By Matthew Sanchez
A few recent intellectual property disputes have highlighted the fact that the decision to pursue legal action is both a legal and a moral choice. While concepts such as “fair use” help to ensure protection of both intellectual property rights while promoting creative expression, they can’t replace a simple concept we all learned in kindergarten: “treat others the way you’d like them to treat you.”
A couple of days ago, New York TV news station CW 11 convinced YouTube to take down a video from prank group Improv Everywhere that copied part of a CW 11 newscast. The twist as that the CW 11 newscast itself copied an earlier Improv video to unintentionally hilarious effect.
In the original Improv video, the troupe hijacked a staged funeral as an April Fools Day prank on viewers and passers-by.
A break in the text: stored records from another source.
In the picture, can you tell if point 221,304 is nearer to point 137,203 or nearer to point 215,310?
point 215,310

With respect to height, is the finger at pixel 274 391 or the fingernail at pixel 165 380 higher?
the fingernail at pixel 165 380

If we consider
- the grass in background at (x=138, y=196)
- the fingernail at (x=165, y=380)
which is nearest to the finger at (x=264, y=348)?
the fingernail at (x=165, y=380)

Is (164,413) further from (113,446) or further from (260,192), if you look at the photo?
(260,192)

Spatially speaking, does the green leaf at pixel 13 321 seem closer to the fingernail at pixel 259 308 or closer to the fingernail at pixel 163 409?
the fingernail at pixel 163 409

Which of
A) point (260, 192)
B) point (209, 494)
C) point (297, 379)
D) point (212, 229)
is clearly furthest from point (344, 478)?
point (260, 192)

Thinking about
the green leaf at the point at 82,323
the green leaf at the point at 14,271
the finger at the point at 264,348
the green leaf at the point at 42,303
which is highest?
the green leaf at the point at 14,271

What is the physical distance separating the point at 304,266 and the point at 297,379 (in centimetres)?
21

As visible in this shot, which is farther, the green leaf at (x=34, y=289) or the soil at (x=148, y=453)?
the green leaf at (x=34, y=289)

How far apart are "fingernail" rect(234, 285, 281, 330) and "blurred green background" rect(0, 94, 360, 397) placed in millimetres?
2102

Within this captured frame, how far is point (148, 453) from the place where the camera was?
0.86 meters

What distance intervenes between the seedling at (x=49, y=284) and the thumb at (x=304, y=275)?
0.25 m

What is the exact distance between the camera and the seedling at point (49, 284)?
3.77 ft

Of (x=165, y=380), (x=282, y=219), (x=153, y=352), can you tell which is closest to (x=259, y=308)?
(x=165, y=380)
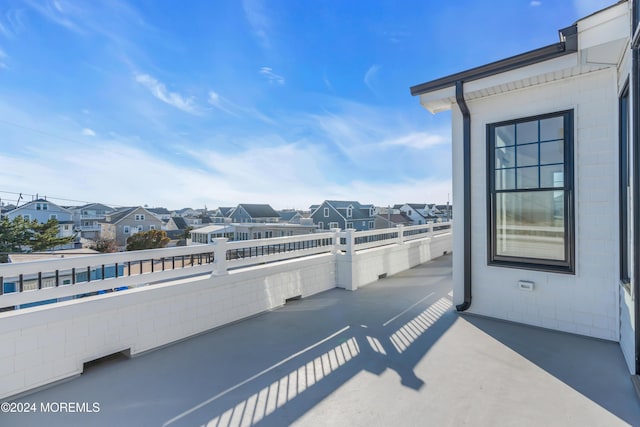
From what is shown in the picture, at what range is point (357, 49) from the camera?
7.82 m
CW 11 reported the hijacking as a real prank on real funeral-goers that might have gone too far. The newscasters missed the fact that the prank wasn’t on the fake funeral-goers but, instead, on those who believed the video was real.
Judged solely on the legal merits, CW 11 might have the (slight) upper hand on the competing questions of infringement. CW 11 used only snippets of the Improv video and added news commentary, while Improv seems to have simply lifted a portion of CW 11 broadcast and uploaded it as is. Its arguable whether Improv has a fair use argument: the group does have in its favor that the use was noncommercial and it put the clip in wildly different context — that is, exposing CW 11’s blunder.
Regardless of the legal merits, there is no reason for copyright law to be involved here. CW 11 borrowed from Improv, and Improv then borrowed from CW 11. Both created expression that would not have been possible otherwise. If not for this needless legal dispute, we would all win.
A even more disappointing recent example comes from “fair use” darling Shepard Fairey. For those who haven’t been following along, he’s the defendant in the Associated Press’ big copyright flap over the Obama “HOPE” poster.
Last month, Fairey’s company Obey Giant Art Inc. alleged trademark violations in a cease-and-desist letter to Larkin Werner, a Pittsburgh Steelers fan who created a character that plays off of Fairey’s “Obey” images. Dubbed “Steelerbaby,” Werner’s character is a baby doll in a knit Steelers uniform who appears in images and merchandise, typically accompanied by an admonishment to “Obey” or “Obey Steelerbaby.”
Fairey has built a career and no small amount of celebrity by creating new art from existing material. The Obama poster, based upon a photo allegedly owned by AP, is a notable example. Werner’s Steelerbaby, which is more Internet meme than profitmaking venture, is no different. Like CW 11, Fairey might have the better end of the legal argument, but a little dose of common good sense shows that he (or his company) doesn’t have it “right.”
It’s my humble opinion that our IP system can only function alongside free creative expression if IP-holders — and IP-holder’s lawyers — first ask not whether they can win, but whether they should draw the line in the sandbox at all.